Translation:הרופא קורא לנכד שלו.

July 28, 2016



Is the accepted Hebrew wrong here ? Or is there a typo in the English ?

The English offers a male doctor ("his grandson") but the accepted answer (and the audio attached to it, expects a female doctor "הרופאה קוראת")


Not the doctor's grandson, someone else's.


OK, that's imaginable :-)

But do you feel that that possibility explains or justifies the marking of of הרופא קורא לנכד שלו as "Wrong" / "Incorrect" ? (At the moment the system refuses to accept a male doctor in Hebrew translation of "The doctor calls his grandson." :-)


It should accept a male doctor


It accepts and always has accepted both male and female. :)


I'll look out for it and make a screen shot – might that depend on the context / exercise ?

(Unless there was something else in the sentence which it didn't like - should it accept הרופא קורא לנכד שלו ?


Thanks, please do take a screenshot. There shouldn't be a problem:


I was just marked wrong for using a male doctor and took a screenshot...how do I attach it?


This isn't clear even in English, if this was an English sentence in print media, we'd be confused as to whom she was referring to, her own relative or another. Barring clarification, we'd assume it was her own...

[deactivated user]

    The Hebrew translation should allow for a male doctor. There is nothing to suggest that "his" does not refer to "The doctor".


    Female רופאה?

    But why then "his son"?


    I mean "grandson"


    The patient is an old man; he's seriously ill; perhaps his son or daughter is dead or unavailable, maybe lives in a distant country. Let's say he's a widower, or divorced. So his next of kin is his grandson. The doctor needs to tell this grandson something important about her patient's condition. She wouldn't phone her own grandson for that, even if she has one: she'd call the patient's grandson.
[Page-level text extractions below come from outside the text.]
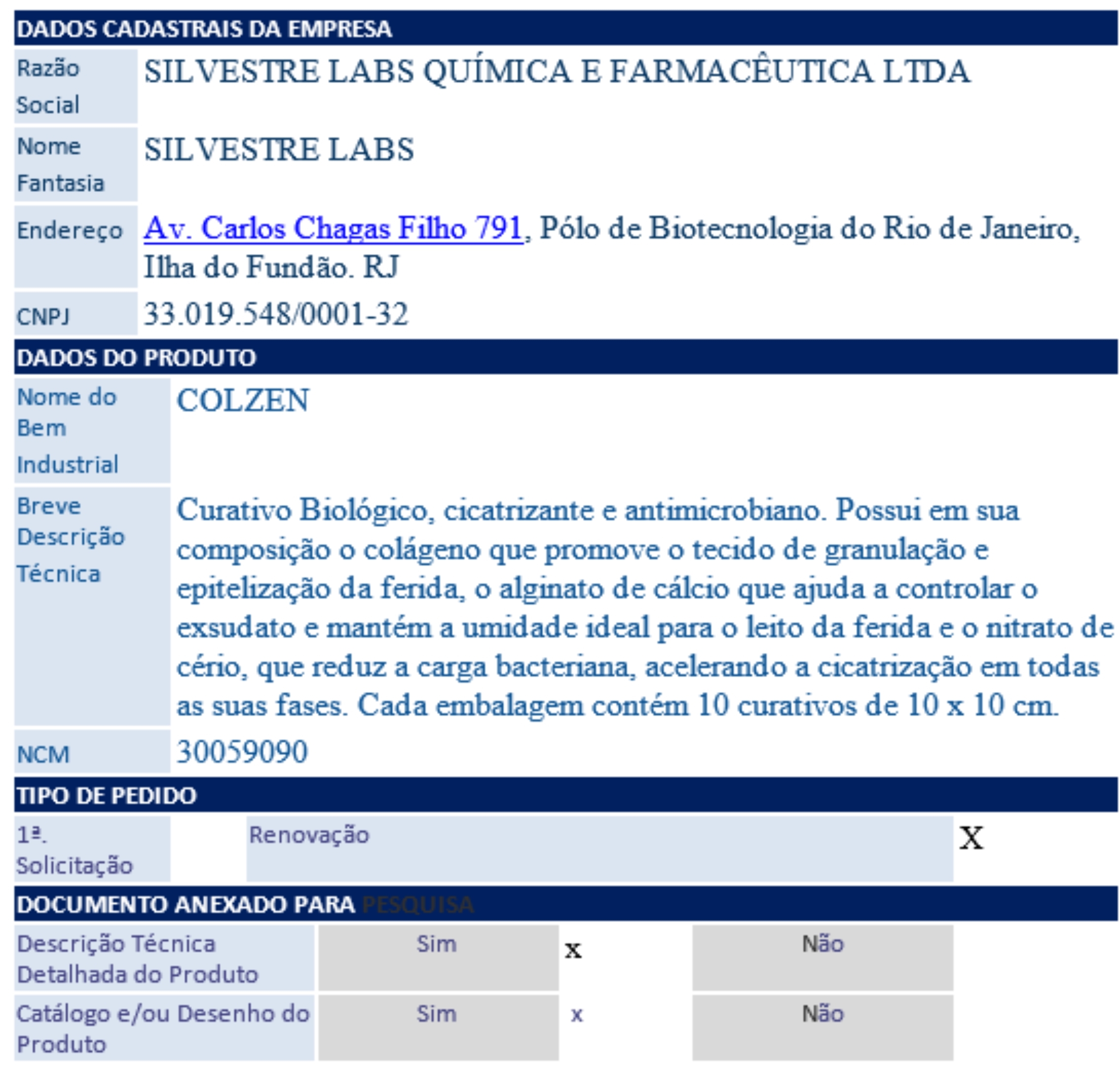 DADOS CADASTRAIS DA EMPRESA

| Razão Social | SILVESTRE LABS QUÍMICA E FARMACÊUTICA LTDA |
|---|---|
| Nome Fantasia | SILVESTRE LABS |
| Endereço | Av. Carlos Chagas Filho 791, Pólo de Biotecnologia do Rio de Janeiro, Ilha do Fundão. RJ |
| CNPJ | 33.019.548/0001-32 |

DADOS DO PRODUTO

| Nome do Bem Industrial | COLZEN |
|---|---|
| Breve Descrição Técnica | Curativo Biológico, cicatrizante e antimicrobiano. Possui em sua composição o colágeno que promove o tecido de granulação e epitelização da ferida, o alginato de cálcio que ajuda a controlar o exsudato e mantém a umidade ideal para o leito da ferida e o nitrato de cério, que reduz a carga bacteriana, acelerando a cicatrização em todas as suas fases. Cada embalagem contém 10 curativos de 10 x 10 cm. |
| NCM | 30059090 |

TIPO DE PEDIDO

| 1ª. Solicitação | | Renovação | X |
|---|---|---|---|

DOCUMENTO ANEXADO PARA PESQUISA

| Descrição Técnica Detalhada do Produto | Sim | x | Não | |
|---|---|---|---|---|
| Catálogo e/ou Desenho do Produto | Sim | x | Não | |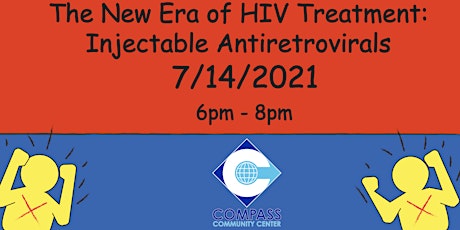 The New Era of HIV Treatment: Injectable Antiretrovirals
7/14/2021
6pm - 8pm

COMPASS
COMMUNITY CENTER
    This is still wrong and stupid if you use the given words. The verb is female, the שלו is male. And “his grandson” cannot possibly be someone else’s (in English) unless clearly specified as such!!!


    It can, though. I agree that without context it's confusing, but one can easily imagine a context where this sentence is completely clear and accurate.


    Incorrect grammar, please fix.


    What do you mean? Everything seems to be fine. However, if you have a concern, you can always press the report button, instead of posting here.